Kontinuität und Umbruch in Chinas Geschichte und Gegenwart

Izabella Goikhmann & Barbara Herrmann (FU Berlin):

Ernährungssicherheit als Staatsaufgabe: von der späten Qing-Zeit zur Guomindang (Abstract)

In der späten Qing-Zeit und in den Anfangsjahren der Republik China wurde die Ernährungssicherheit durch gemeinsame Initiativen von Lokaleliten in Zusammenarbeit mit anderen, auch ausländischen, Akteuren organisiert. Auf der praktischen Ebene ist einerseits bis in die 1920er Jahre eine Kontinuität zur Kaiserzeit zu beobachten. An der Gewährleistung der Ernährung waren die gleichen Akteure – u.a Händler, Wohlfahrtsgesellschaften und Auslandschinesen – beteiligt wie im vorgegangenen Jahrzehnten: Zum Einen verfügten sie über praktisches Know-how, zum Anderen über verlässliche Netzwerke und materielle Ressourcen.

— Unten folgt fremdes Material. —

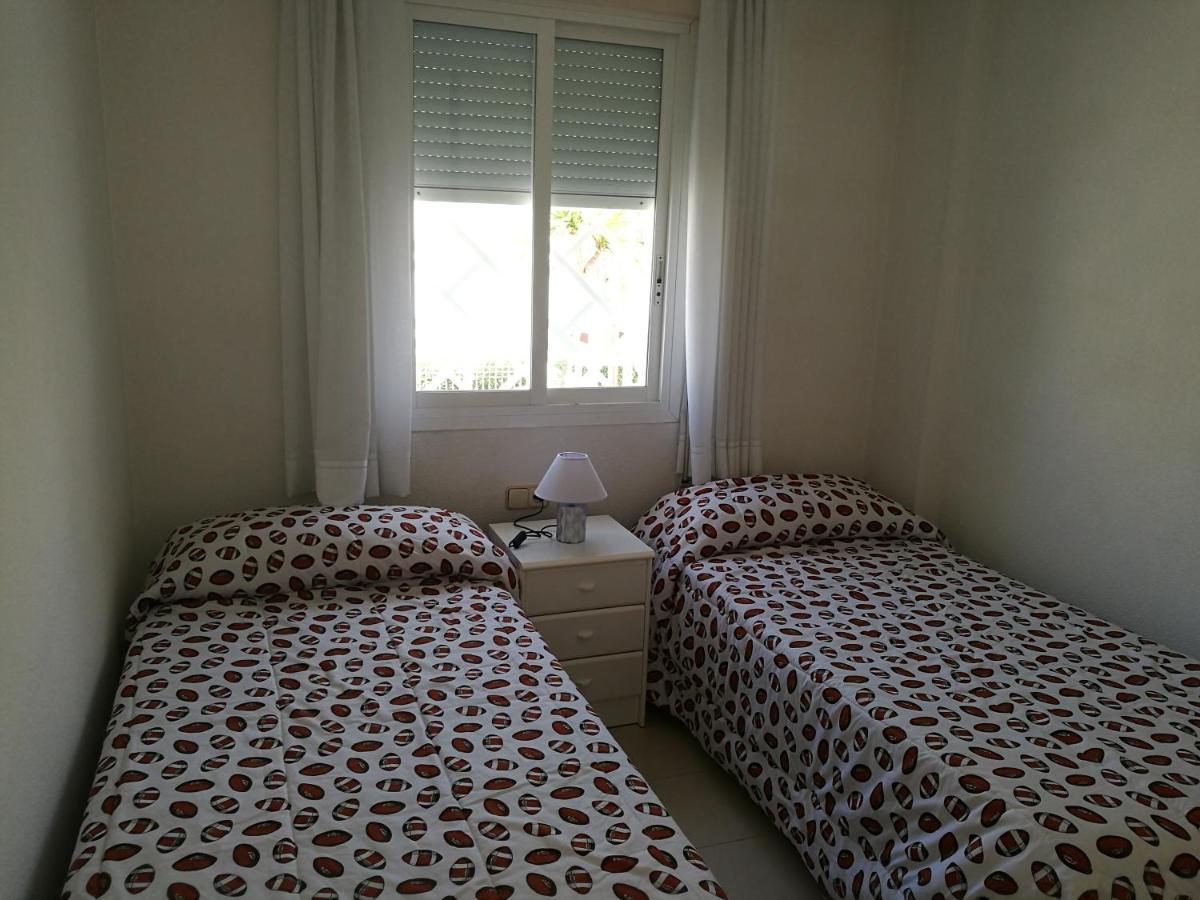 Apartamento Para 4 Personas Con Piscinas Vinarós Eksteriør billede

Andererseits stellt die Gründung der Regierung der Einheitsfront im Jahr 1923 in Guangdong einen partiellen Umbruch dar und zwar in zweierlei Hinsicht: Der erste Umbruch ist in der Veränderung der Führungspositionen zu sehen: Nach 1923 trat die Guomindang als Organisator der Hungerhilfe auf, wodurch sie sich den Ruf einer legitimen und kompetenten Macht verschaffte. Ein weiterer Umbruch betraf die Auffassung von Ernährungssicherheitsproblemen: Waren in den 1910er Jahren punktuelle Hilfeleistungen beim Auftreten von Nahrungsengpässen der Regelfall, fand seit Anfang der 1920er Jahre angestoßen durch ausländische Akteure, v.a. Missionare, ein Umdenken statt. Die Ernährungssicherheit wurde nun als eine der wichtigsten Staatsaufgaben begriffen: Ad hoc Initiativen sollten durch langfristige Veränderungen von Infrastruktur und neue landwirtschaftliche Programme ersetzt werden. Diese Überlegungen waren grundlegend für die Reformen, die während der Nanjing-Dekade folgten.

Das Ziel dieses Vortrags ist, eben diese Kontinuitäten und Brüche am Beispiel der Provinz Guangdong aufzuzeigen. Die Provinz Guangdong gehört nicht zu den Provinzen Chinas, die oft von verheerenden Hungersnöten betroffen waren. Trotz des fruchtbaren Bodens war Guangdong jedoch seit der Ming-Dynastie Jahr für Jahr auf externe Reislieferungen angewiesen. Gerade die Regelmäßigkeit, in der die Nahrungsengpässe vorkamen, erlaubt es, die Kontinuitäten und Brüche in der Gewährleistung von Ernährung zu untersuchen.